[[ Data excerpts, beginning ]]
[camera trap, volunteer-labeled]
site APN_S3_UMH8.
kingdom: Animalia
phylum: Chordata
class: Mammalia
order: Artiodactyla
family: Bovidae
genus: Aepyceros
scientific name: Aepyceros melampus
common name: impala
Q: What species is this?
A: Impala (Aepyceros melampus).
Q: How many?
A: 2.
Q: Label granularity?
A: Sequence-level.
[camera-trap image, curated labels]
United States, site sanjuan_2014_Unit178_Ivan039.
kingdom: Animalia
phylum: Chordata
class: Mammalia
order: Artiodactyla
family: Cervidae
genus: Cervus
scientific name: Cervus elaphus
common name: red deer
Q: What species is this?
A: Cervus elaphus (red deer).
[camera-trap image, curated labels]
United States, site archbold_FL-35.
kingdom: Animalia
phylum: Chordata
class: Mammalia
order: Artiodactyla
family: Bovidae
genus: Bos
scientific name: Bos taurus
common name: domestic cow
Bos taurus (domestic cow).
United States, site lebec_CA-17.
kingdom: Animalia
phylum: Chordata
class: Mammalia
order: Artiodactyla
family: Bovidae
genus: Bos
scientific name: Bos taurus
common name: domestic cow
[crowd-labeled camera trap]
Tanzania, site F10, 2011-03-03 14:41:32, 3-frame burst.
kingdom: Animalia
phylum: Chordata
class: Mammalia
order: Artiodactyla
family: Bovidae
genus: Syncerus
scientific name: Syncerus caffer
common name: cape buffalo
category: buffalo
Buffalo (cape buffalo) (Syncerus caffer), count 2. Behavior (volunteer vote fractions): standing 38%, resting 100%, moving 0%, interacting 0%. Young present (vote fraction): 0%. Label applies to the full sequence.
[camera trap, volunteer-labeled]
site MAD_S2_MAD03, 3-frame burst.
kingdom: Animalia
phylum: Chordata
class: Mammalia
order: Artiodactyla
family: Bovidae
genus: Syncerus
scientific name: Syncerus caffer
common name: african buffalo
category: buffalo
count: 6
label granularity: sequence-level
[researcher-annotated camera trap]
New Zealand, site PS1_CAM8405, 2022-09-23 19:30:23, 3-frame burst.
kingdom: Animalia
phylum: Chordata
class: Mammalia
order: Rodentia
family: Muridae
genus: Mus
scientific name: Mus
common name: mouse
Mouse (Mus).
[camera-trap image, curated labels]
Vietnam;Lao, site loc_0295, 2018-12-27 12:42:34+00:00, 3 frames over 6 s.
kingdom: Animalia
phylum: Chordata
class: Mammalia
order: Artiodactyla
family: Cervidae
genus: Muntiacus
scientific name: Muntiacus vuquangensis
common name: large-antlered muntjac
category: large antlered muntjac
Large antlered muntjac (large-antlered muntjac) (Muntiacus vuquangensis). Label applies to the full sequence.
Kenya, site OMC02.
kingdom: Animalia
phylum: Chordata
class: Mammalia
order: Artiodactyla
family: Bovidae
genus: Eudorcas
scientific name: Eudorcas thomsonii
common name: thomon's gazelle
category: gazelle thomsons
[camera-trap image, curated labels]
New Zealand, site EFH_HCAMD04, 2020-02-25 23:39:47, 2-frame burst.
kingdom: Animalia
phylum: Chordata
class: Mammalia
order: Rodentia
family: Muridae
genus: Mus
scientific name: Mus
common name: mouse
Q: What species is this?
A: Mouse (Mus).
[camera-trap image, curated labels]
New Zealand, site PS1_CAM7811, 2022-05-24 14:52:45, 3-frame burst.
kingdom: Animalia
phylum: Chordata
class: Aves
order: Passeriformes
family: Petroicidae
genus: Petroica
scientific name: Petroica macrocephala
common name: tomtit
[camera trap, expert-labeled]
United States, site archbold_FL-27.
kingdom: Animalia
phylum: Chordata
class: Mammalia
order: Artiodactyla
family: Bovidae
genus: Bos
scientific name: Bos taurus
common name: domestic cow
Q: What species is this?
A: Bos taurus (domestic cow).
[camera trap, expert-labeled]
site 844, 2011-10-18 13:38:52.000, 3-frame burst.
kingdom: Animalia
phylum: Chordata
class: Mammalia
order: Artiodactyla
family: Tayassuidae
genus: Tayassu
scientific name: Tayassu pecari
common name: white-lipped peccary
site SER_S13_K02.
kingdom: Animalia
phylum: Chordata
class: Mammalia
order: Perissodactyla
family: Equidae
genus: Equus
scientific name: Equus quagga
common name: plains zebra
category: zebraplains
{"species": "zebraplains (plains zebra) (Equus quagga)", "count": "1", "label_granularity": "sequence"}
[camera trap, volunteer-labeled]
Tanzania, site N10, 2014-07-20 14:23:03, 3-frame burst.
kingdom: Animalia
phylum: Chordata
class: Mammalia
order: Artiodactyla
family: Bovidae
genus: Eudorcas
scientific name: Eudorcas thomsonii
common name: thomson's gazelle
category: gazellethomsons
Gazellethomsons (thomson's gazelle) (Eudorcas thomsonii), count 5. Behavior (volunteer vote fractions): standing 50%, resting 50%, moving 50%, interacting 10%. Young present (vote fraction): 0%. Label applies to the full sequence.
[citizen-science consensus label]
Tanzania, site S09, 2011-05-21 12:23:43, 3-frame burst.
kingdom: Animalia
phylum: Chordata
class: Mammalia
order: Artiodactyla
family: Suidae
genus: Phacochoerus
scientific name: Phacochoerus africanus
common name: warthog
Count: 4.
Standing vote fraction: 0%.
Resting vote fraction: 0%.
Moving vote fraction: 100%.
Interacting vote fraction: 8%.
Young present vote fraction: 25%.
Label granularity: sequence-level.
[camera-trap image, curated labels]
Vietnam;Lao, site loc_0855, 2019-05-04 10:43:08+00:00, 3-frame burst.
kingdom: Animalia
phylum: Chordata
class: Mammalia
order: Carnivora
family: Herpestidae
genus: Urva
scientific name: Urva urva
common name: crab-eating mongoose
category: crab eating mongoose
[[ Data excerpts, end ]]
Work request
Copy out the records shown above, every one, exactly.

Finished task
[camera trap, volunteer-labeled]
site APN_S3_UMH8.
kingdom: Animalia
phylum: Chordata
class: Mammalia
order: Artiodactyla
family: Bovidae
genus: Aepyceros
scientific name: Aepyceros melampus
common name: impala
Q: What species is this?
A: Impala (Aepyceros melampus).
Q: How many?
A: 2.
Q: Label granularity?
A: Sequence-level.
[camera-trap image, curated labels]
United States, site sanjuan_2014_Unit178_Ivan039.
kingdom: Animalia
phylum: Chordata
class: Mammalia
order: Artiodactyla
family: Cervidae
genus: Cervus
scientific name: Cervus elaphus
common name: red deer
Q: What species is this?
A: Cervus elaphus (red deer).
[camera-trap image, curated labels]
United States, site archbold_FL-35.
kingdom: Animalia
phylum: Chordata
class: Mammalia
order: Artiodactyla
family: Bovidae
genus: Bos
scientific name: Bos taurus
common name: domestic cow
Bos taurus (domestic cow).
United States, site lebec_CA-17.
kingdom: Animalia
phylum: Chordata
class: Mammalia
order: Artiodactyla
family: Bovidae
genus: Bos
scientific name: Bos taurus
common name: domestic cow
[crowd-labeled camera trap]
Tanzania, site F10, 2011-03-03 14:41:32, 3-frame burst.
kingdom: Animalia
phylum: Chordata
class: Mammalia
order: Artiodactyla
family: Bovidae
genus: Syncerus
scientific name: Syncerus caffer
common name: cape buffalo
category: buffalo
Buffalo (cape buffalo) (Syncerus caffer), count 2. Behavior (volunteer vote fractions): standing 38%, resting 100%, moving 0%, interacting 0%. Young present (vote fraction): 0%. Label applies to the full sequence.
[camera trap, volunteer-labeled]
site MAD_S2_MAD03, 3-frame burst.
kingdom: Animalia
phylum: Chordata
class: Mammalia
order: Artiodactyla
family: Bovidae
genus: Syncerus
scientific name: Syncerus caffer
common name: african buffalo
category: buffalo
count: 6
label granularity: sequence-level
[researcher-annotated camera trap]
New Zealand, site PS1_CAM8405, 2022-09-23 19:30:23, 3-frame burst.
kingdom: Animalia
phylum: Chordata
class: Mammalia
order: Rodentia
family: Muridae
genus: Mus
scientific name: Mus
common name: mouse
Mouse (Mus).
[camera-trap image, curated labels]
Vietnam;Lao, site loc_0295, 2018-12-27 12:42:34+00:00, 3 frames over 6 s.
kingdom: Animalia
phylum: Chordata
class: Mammalia
order: Artiodactyla
family: Cervidae
genus: Muntiacus
scientific name: Muntiacus vuquangensis
common name: large-antlered muntjac
category: large antlered muntjac
Large antlered muntjac (large-antlered muntjac) (Muntiacus vuquangensis). Label applies to the full sequence.
Kenya, site OMC02.
kingdom: Animalia
phylum: Chordata
class: Mammalia
order: Artiodactyla
family: Bovidae
genus: Eudorcas
scientific name: Eudorcas thomsonii
common name: thomon's gazelle
category: gazelle thomsons
[camera-trap image, curated labels]
New Zealand, site EFH_HCAMD04, 2020-02-25 23:39:47, 2-frame burst.
kingdom: Animalia
phylum: Chordata
class: Mammalia
order: Rodentia
family: Muridae
genus: Mus
scientific name: Mus
common name: mouse
Q: What species is this?
A: Mouse (Mus).
[camera-trap image, curated labels]
New Zealand, site PS1_CAM7811, 2022-05-24 14:52:45, 3-frame burst.
kingdom: Animalia
phylum: Chordata
class: Aves
order: Passeriformes
family: Petroicidae
genus: Petroica
scientific name: Petroica macrocephala
common name: tomtit
[camera trap, expert-labeled]
United States, site archbold_FL-27.
kingdom: Animalia
phylum: Chordata
class: Mammalia
order: Artiodactyla
family: Bovidae
genus: Bos
scientific name: Bos taurus
common name: domestic cow
Q: What species is this?
A: Bos taurus (domestic cow).
[camera trap, expert-labeled]
site 844, 2011-10-18 13:38:52.000, 3-frame burst.
kingdom: Animalia
phylum: Chordata
class: Mammalia
order: Artiodactyla
family: Tayassuidae
genus: Tayassu
scientific name: Tayassu pecari
common name: white-lipped peccary
site SER_S13_K02.
kingdom: Animalia
phylum: Chordata
class: Mammalia
order: Perissodactyla
family: Equidae
genus: Equus
scientific name: Equus quagga
common name: plains zebra
category: zebraplains
{"species": "zebraplains (plains zebra) (Equus quagga)", "count": "1", "label_granularity": "sequence"}
[camera trap, volunteer-labeled]
Tanzania, site N10, 2014-07-20 14:23:03, 3-frame burst.
kingdom: Animalia
phylum: Chordata
class: Mammalia
order: Artiodactyla
family: Bovidae
genus: Eudorcas
scientific name: Eudorcas thomsonii
common name: thomson's gazelle
category: gazellethomsons
Gazellethomsons (thomson's gazelle) (Eudorcas thomsonii), count 5. Behavior (volunteer vote fractions): standing 50%, resting 50%, moving 50%, interacting 10%. Young present (vote fraction): 0%. Label applies to the full sequence.
[citizen-science consensus label]
Tanzania, site S09, 2011-05-21 12:23:43, 3-frame burst.
kingdom: Animalia
phylum: Chordata
class: Mammalia
order: Artiodactyla
family: Suidae
genus: Phacochoerus
scientific name: Phacochoerus africanus
common name: warthog
Count: 4.
Standing vote fraction: 0%.
Resting vote fraction: 0%.
Moving vote fraction: 100%.
Interacting vote fraction: 8%.
Young present vote fraction: 25%.
Label granularity: sequence-level.
[camera-trap image, curated labels]
Vietnam;Lao, site loc_0855, 2019-05-04 10:43:08+00:00, 3-frame burst.
kingdom: Animalia
phylum: Chordata
class: Mammalia
order: Carnivora
family: Herpestidae
genus: Urva
scientific name: Urva urva
common name: crab-eating mongoose
category: crab eating mongoose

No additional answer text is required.